Problem statement:
How many lines in the records below contain the string "tail"? Case matters; reply with the number alone.

Material provided:
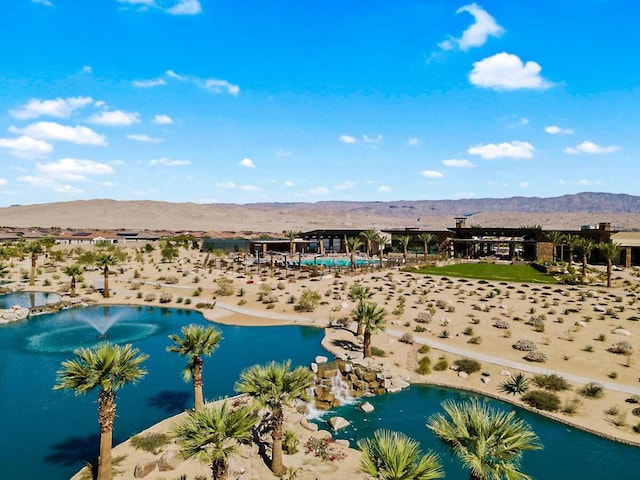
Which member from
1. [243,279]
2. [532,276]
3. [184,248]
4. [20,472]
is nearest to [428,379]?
[20,472]

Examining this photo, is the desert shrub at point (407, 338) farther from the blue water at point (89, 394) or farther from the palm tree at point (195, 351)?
the palm tree at point (195, 351)

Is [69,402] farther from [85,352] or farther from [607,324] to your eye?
[607,324]

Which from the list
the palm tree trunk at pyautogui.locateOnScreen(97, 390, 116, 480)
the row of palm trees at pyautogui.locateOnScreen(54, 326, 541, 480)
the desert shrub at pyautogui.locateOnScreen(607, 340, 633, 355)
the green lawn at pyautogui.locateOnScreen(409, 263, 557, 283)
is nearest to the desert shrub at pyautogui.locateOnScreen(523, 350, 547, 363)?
the desert shrub at pyautogui.locateOnScreen(607, 340, 633, 355)

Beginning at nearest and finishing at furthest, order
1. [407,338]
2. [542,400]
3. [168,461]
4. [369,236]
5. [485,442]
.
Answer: [485,442] → [168,461] → [542,400] → [407,338] → [369,236]

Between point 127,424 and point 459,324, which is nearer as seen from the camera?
point 127,424

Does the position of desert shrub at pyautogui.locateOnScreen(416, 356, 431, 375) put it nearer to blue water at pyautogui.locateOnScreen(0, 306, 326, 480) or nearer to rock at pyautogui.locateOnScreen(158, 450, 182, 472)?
blue water at pyautogui.locateOnScreen(0, 306, 326, 480)

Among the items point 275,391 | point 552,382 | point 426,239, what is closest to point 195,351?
point 275,391

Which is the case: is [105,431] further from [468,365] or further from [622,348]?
[622,348]
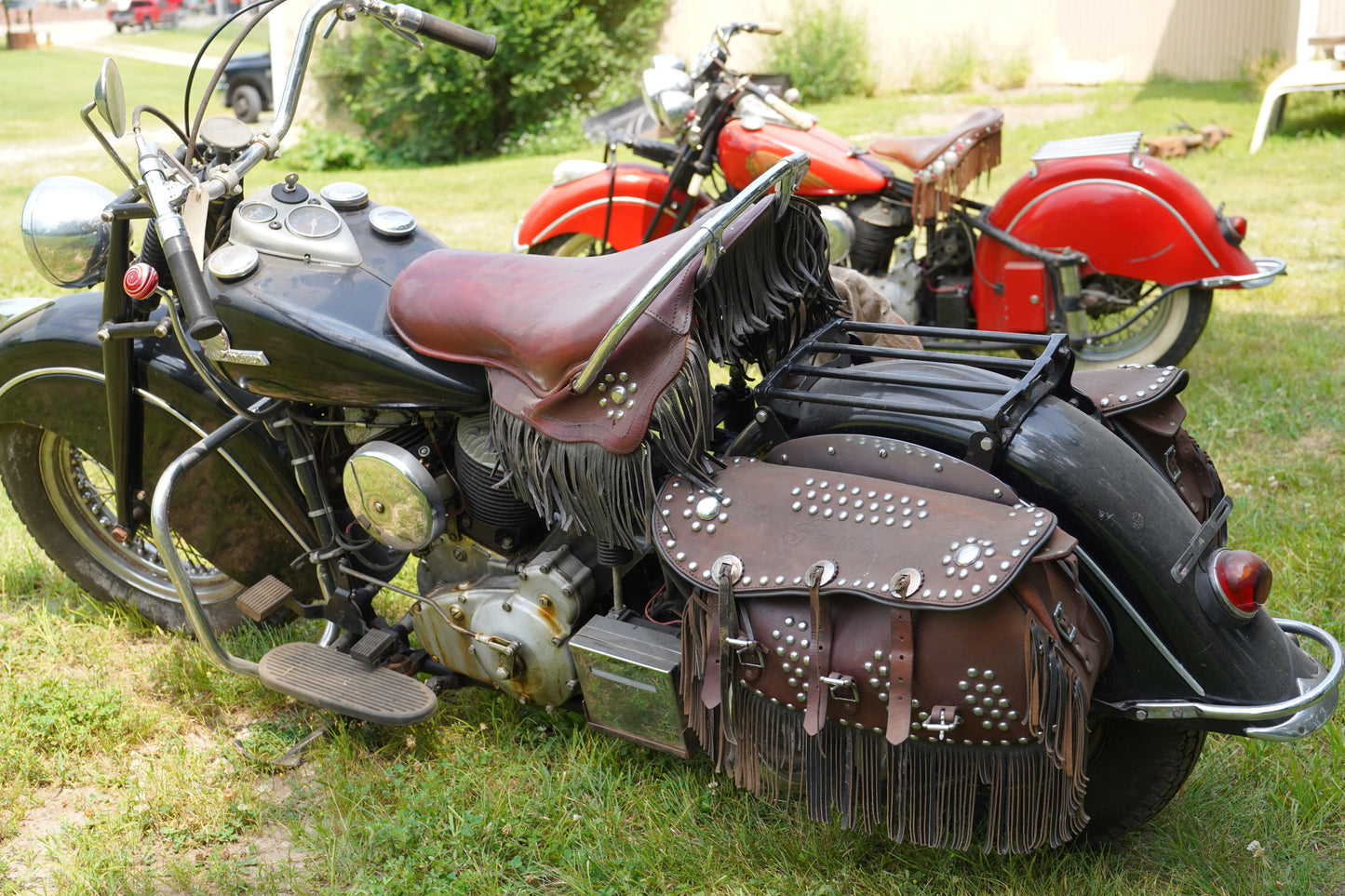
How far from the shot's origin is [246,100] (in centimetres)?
1630

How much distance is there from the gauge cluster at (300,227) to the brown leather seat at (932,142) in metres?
2.70

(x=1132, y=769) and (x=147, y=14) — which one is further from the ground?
(x=147, y=14)

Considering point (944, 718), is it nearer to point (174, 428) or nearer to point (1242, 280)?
point (174, 428)

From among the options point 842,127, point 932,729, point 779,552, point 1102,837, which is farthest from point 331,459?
point 842,127

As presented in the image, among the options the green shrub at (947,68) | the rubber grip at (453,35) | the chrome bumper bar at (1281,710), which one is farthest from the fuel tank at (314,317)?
the green shrub at (947,68)

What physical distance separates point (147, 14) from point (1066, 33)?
61.9 feet

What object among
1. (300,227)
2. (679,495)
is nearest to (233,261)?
(300,227)

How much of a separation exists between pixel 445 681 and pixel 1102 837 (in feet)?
4.70

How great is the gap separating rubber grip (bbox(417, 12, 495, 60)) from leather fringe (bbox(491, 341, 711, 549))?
0.91 meters

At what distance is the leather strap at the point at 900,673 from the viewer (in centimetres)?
173

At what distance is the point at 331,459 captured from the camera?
254cm

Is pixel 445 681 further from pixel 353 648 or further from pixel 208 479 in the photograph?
pixel 208 479

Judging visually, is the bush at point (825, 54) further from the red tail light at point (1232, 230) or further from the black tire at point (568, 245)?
the red tail light at point (1232, 230)

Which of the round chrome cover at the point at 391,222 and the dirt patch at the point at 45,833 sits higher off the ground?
the round chrome cover at the point at 391,222
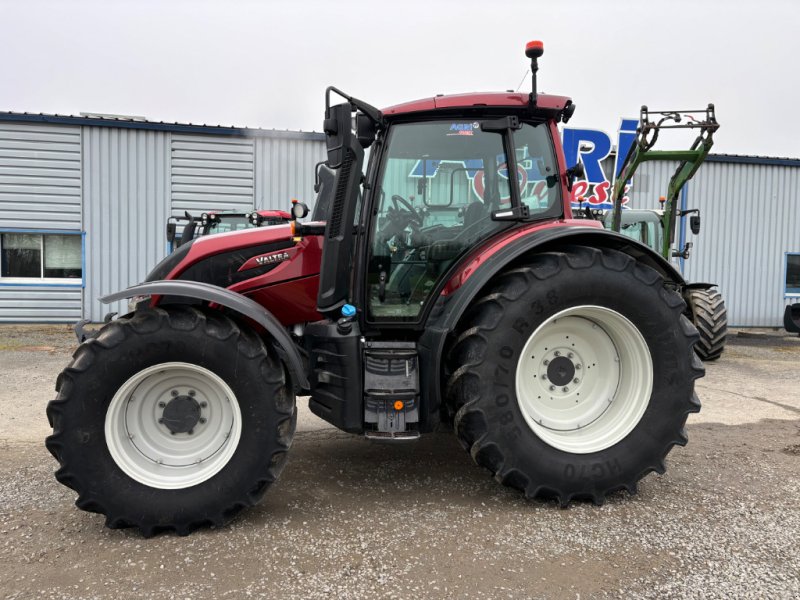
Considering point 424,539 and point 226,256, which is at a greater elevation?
point 226,256

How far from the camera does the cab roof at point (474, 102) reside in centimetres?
313

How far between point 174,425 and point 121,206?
1064cm

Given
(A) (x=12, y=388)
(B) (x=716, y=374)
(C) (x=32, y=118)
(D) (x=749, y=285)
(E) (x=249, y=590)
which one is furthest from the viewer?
(D) (x=749, y=285)

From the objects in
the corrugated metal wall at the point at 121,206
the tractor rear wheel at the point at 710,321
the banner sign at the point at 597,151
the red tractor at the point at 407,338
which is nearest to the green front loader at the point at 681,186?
the tractor rear wheel at the point at 710,321

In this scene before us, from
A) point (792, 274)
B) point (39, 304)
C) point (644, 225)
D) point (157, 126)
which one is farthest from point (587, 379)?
point (792, 274)

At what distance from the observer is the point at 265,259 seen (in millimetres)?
3307

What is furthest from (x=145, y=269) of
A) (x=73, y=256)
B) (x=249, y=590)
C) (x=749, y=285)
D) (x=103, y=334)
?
(x=749, y=285)

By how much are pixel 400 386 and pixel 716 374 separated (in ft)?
21.0

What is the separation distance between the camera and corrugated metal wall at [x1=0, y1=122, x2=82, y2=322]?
1163 cm

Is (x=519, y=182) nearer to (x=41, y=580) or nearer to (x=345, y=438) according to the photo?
(x=345, y=438)

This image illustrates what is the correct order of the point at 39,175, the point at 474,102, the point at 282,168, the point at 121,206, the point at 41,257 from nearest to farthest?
the point at 474,102 → the point at 39,175 → the point at 41,257 → the point at 121,206 → the point at 282,168

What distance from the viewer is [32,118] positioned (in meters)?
11.6

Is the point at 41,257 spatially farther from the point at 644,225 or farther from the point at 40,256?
the point at 644,225

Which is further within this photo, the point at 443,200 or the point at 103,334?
the point at 443,200
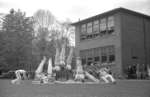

Result for this task:
2